----- DOCUMENT TEXT

The presence of a through-thickness leak indicated by continuous formation or growth of a bubble(s) or foam, produced by air passing through the thickness, is unacceptable.

Question 24

What vacuum should be maintained within the vacuum box when testing weld seams using vacuum testing? (API 650-13, Section 8.6.3)

Answer 24

A partial vacuum of 21 kPa (3 lbf/in.2, 6 in. Hg) to 35 kPa (5 lbf/in.2, 10 in Hg) gauge shall be used for the test.

Question 25

What are three methods that may be used to test newly welded bottom joints? (API 650-13, Section 7.3.3)

Answer 25

1) A vacuum-box test in accordance with 8.6.
2) A tracer gas test in accordance with 8.6.11.

----------
----- DATA SEGMENT

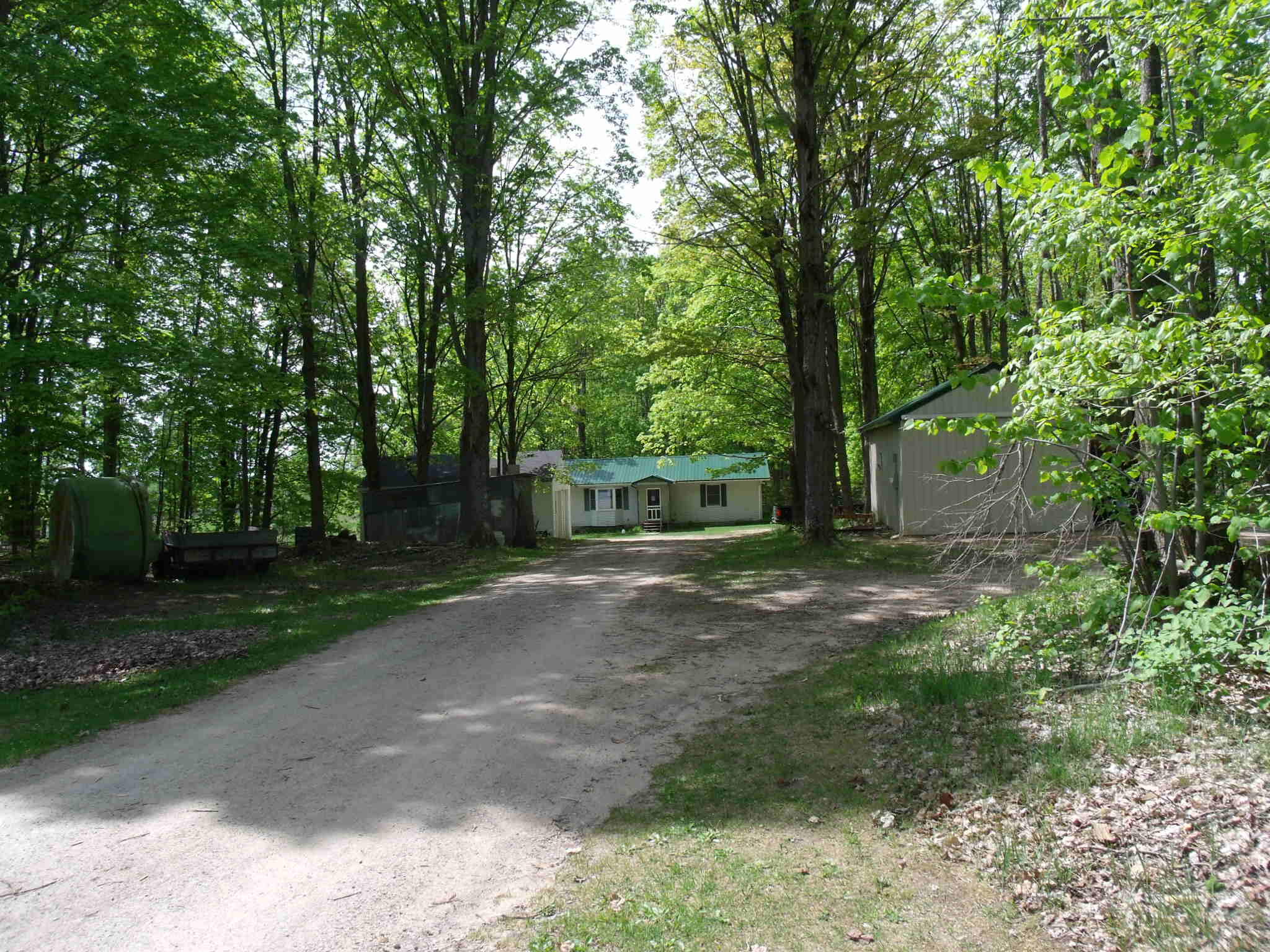 Wolverine, Michigan 49799, United States, 3 Bedrooms Bedrooms, ,3 BathroomsBathrooms,Residential,Active,153903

----------

WHAT YOU WILL DO:
1. Say whether each statement below agrees with the tank weld testing text, answering yes or no and quoting the deciding words of the text exactly: (a) a partial vacuum between 21 kPa and 35 kPa gauge is to be used for the vacuum test; (b) a tracer gas test is one of the methods given for testing newly welded bottom joints; (c) foam produced by air passing through the thickness is acceptable.
2. Rewrite the part of the tank weld testing text starting at "A partial vacuum" and ending at "vacuum-box test in accordance with 8.6.", with "partial vacuum" replaced by "negative pressure".
3. Summarize the tank weld testing text in two sentences.

RESPONSES FOR EACH TASK:
1.
(a) Yes: "A partial vacuum of 21 kPa (3 lbf/in.2, 6 in. Hg) to 35 kPa (5 lbf/in.2, 10 in Hg) gauge shall be used for the test."
(b) Yes: "A tracer gas test in accordance with 8.6.11."
(c) No: "The presence of a through-thickness leak indicated by continuous formation or growth of a bubble(s) or foam, produced by air passing through the thickness, is unacceptable."

2.
A negative pressure of 21 kPa (3 lbf/in.2, 6 in. Hg) to 35 kPa (5 lbf/in.2, 10 in Hg) gauge shall be used for the test.

Question 25

What are three methods that may be used to test newly welded bottom joints? (API 650-13, Section 7.3.3)

Answer 25

1) A vacuum-box test in accordance with 8.6.

3. A through-thickness leak shown by continuous formation or growth of bubbles or foam from air passing through the thickness is unacceptable, and vacuum testing of weld seams uses a partial vacuum of 21 kPa to 35 kPa gauge. The methods listed for testing newly welded bottom joints include a vacuum-box test in accordance with 8.6 and a tracer gas test in accordance with 8.6.11.